Quando cai um regime político e outro se inicia, são anos de instabilidade. Dificilmente os primeiros a tomarem o poder ficam até o fim do período de instabilidade. Dificilmente o que se propunha quando se derruba o regime velho é o que realmente resulta no regime novo. O regime novo acaba resultando da correlação de forças após alguns anos de luta de classes, ou seja, da opinião pública, pois ser mais forte é influenciar a opinião pública e vice-versa. Estamos no tempo da Internet, e uma Constituição surgida em nossos dias seria filha da Internet, não de generais. O general que hoje der um golpe será somente um instrumento da história.

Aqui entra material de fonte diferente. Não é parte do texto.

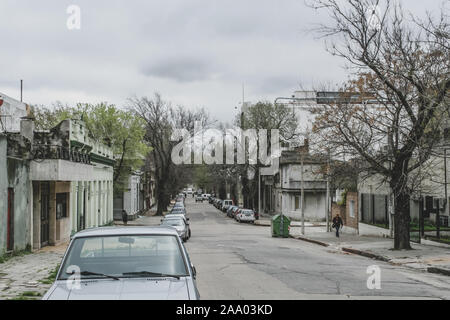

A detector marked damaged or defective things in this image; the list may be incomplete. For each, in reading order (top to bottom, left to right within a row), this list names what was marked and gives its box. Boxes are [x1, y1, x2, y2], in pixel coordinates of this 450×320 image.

cracked asphalt road [183, 198, 450, 300]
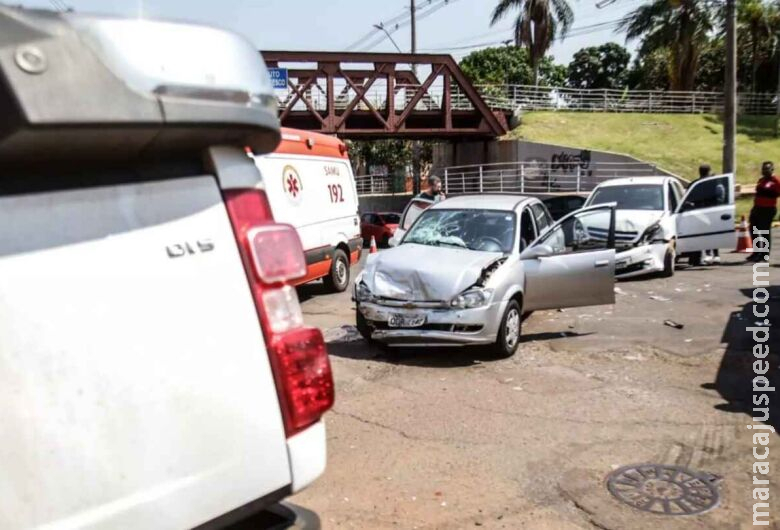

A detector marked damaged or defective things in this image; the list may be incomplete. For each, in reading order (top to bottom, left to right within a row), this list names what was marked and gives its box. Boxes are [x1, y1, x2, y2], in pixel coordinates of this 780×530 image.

shattered windshield [592, 184, 664, 210]
shattered windshield [402, 208, 516, 252]
crumpled car hood [362, 241, 502, 300]
damaged silver car [356, 193, 620, 354]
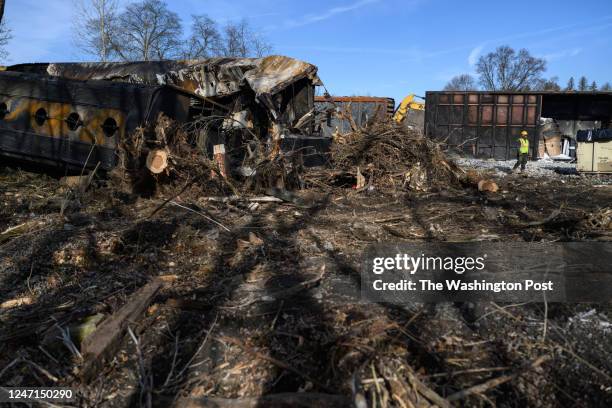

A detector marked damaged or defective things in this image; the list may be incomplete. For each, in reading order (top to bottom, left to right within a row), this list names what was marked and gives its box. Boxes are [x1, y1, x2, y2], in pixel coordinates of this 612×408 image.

Contudo, no mesmo artigo que pedi um golpe de força, lembrei que é necessário aos comunistas e à esquerda em geral ter planos para o caso das coisas saírem erradas, ou seja, se minha previsão estiver errada e a crise política da 6ª República resultar em uma ditadura de direita. O objetivo principal nesses casos, conforme Lênin e Fidel ensinam, é salvar o maior número de militantes! Para isso é importante ter planos e preparo. No Brasil temos estranhos “comunistas”, que defendem a estabilidade, “a” “democracia”, mas não têm nenhum preparo para o caso da “estabilidade” ruir.
Recentemente a revista Aventuras na História publicou comparações entre as ditaduras do Estado Novo e Civil-Militar, dando a entender que a primeira foi pior. Qual a tua opinião?
Comparar duas ditaduras é sempre somente um exercício, mas por isso mesmo interessante. O perigo de anacronismo é enorme! Pode-se comparar por diferentes aspectos, manipulando assim as conclusões.
Dito isso, para mim, a ditadura de 1964 foi muito pior para o país que o Estado Novo!
Quando me perguntam qual foi o melhor governo que o Brasil já teve, eu sempre respondo “Foi Getúlio Vargas, apesar de ter sido ladrão e assassino”, e acrescento que foi Getúlio Vargas por WO, porque todos os outros foram muito piores. Claro que contando todo o período Vargas e não somente o Estado Novo. Antes de Vargas o Brasil era simplesmente uma fazenda, uma grande plantação de café e cana. A Revolução de 1930 começou a industrializar o Brasil, usando a via prussiana de desenvolvimento, ou seja, forte atuação estatal, sobretudo criando empresas estatais.
Em outras palavras, Getúlio Vargas foi o melhor porque não seguiu as idéias econômicas liberais dominantes entre as elites brasileiras até hoje, a crendice do fracasso.
Claro que Getúlio também fez muita coisa errada, para não falar da repressão, das quais se destaca a intervenção nos Sindicatos, que nunca mais se recuperaram completamente. Os parasitas deixados por Getúlio nos Sindicatos e nos governos estaduais e municipais foram muito mais nocivos que o próprio ditador, e duraram muito mais que ele! Escrevi sobre Vargas o artigo “O retorno do esquecido Getúlio Vargas”, também no Del Pueblo.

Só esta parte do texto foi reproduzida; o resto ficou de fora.